Gruziński parlamentarzysta Dawid Darchiaszwili w wywiadzie dla Interpressnews zwrócił uwagę na zaostrzający się konflikt w Południowej Osetii. Pełniący faktyczną władzę na spornym terytorium rząd rozkazał zniszczyć zamieszkane przez Gruzinów wioski w pobliżu stolicy Południowej Osetii, Cchinwali.
Darchiaszwili, który obecnie pełni funkcję przewodniczącego Parlamentarnej Komisji ds. Integracji Europejskiej, powiedział: „Cała ta sytuacja jest konkretnym znakiem rosyjskiej polityki aneksji i okupacji gruzińskich ziem. Prędzej czy później ta gra się skończy, a osoby za nią odpowiedzialne odpowiedzą za swoje czyny”. Dodał również, że Gruzja nadal walczyć będzie o odzyskanie separatystycznych regionów drogą dyplomatyczną.
Według rosyjskich źródeł rządzący de faco Południową Osetią prezydent Leonid Tibilow rozkazał zrównać z ziemią gruzińskie miejscowości Tamaraszeni, Kurta, Achabeti, Khekhvi oraz cztery inne, leżące na północ od Cchinwali. Zamieszkujący je wcześniej Gruzini zostali siłą zmuszeni od opuszczenia Południowej Osetii w wyniku agresji rosyjskiej w 2008 roku.

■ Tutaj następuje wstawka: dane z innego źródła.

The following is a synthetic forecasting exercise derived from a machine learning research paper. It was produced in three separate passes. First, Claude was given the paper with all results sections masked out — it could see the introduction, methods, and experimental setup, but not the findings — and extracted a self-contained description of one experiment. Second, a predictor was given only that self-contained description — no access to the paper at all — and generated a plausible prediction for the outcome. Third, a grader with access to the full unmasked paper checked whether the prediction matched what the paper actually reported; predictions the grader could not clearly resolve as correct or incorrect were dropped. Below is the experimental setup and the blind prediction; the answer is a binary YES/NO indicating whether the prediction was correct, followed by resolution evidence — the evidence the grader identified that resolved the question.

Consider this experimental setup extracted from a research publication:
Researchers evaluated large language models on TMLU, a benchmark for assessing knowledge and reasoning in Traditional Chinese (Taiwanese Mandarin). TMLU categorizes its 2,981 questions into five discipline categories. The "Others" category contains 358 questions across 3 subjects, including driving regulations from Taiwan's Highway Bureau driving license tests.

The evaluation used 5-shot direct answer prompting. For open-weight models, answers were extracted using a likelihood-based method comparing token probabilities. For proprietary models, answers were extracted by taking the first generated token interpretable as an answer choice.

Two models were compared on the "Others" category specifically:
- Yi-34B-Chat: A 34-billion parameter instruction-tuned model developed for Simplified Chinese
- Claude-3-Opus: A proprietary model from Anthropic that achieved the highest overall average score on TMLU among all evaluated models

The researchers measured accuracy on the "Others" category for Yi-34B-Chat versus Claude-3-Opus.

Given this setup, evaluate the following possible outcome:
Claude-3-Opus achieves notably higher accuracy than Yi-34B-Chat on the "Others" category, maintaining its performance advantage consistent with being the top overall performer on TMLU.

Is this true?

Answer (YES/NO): NO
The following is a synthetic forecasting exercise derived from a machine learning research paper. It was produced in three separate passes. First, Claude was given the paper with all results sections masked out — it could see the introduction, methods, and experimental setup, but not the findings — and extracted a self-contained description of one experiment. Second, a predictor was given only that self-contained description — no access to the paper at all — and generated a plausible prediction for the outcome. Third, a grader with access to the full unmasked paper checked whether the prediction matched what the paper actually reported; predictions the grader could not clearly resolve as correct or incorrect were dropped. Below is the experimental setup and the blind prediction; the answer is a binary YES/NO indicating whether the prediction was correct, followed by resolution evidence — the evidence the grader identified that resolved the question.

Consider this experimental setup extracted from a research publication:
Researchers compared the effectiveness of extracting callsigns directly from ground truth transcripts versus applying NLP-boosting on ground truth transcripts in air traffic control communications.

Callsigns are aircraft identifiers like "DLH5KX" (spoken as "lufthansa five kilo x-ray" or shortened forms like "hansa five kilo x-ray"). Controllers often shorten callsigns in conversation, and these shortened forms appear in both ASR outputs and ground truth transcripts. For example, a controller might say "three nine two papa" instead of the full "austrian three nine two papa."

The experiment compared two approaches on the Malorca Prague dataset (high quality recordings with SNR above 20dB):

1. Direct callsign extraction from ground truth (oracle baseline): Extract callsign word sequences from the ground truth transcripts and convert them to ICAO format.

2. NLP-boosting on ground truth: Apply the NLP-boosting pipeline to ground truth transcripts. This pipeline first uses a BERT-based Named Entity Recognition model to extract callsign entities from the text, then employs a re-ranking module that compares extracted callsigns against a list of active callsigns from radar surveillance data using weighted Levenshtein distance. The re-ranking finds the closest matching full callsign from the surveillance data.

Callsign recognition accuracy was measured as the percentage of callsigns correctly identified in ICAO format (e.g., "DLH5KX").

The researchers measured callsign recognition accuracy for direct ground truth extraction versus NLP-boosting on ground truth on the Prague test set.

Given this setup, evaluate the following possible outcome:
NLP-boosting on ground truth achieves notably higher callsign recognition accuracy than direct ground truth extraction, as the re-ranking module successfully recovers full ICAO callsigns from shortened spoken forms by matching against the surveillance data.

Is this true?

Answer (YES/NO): YES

Rząd w Tbilisi coraz głośniej apeluje o podjęcie międzynarodowych działań dyplomatycznych, mających przeciwdziałać rosyjskim wpływom w separatystycznych regionach Abchazji i Południowej Osetii. Niepodległość tej ostatniej uznają poza Rosją jedynie Nikaragua, Wenezuela, Nauru i Tuvalu. Ponadto żywe są obawy Gruzinów wobec ewentualnej agresji Rosji na Gruzję jeszcze w tym roku – w związku ze zbliżającymi się manewrami Kaukaz-2012 oraz wyborami parlamentarnymi w Gruzji.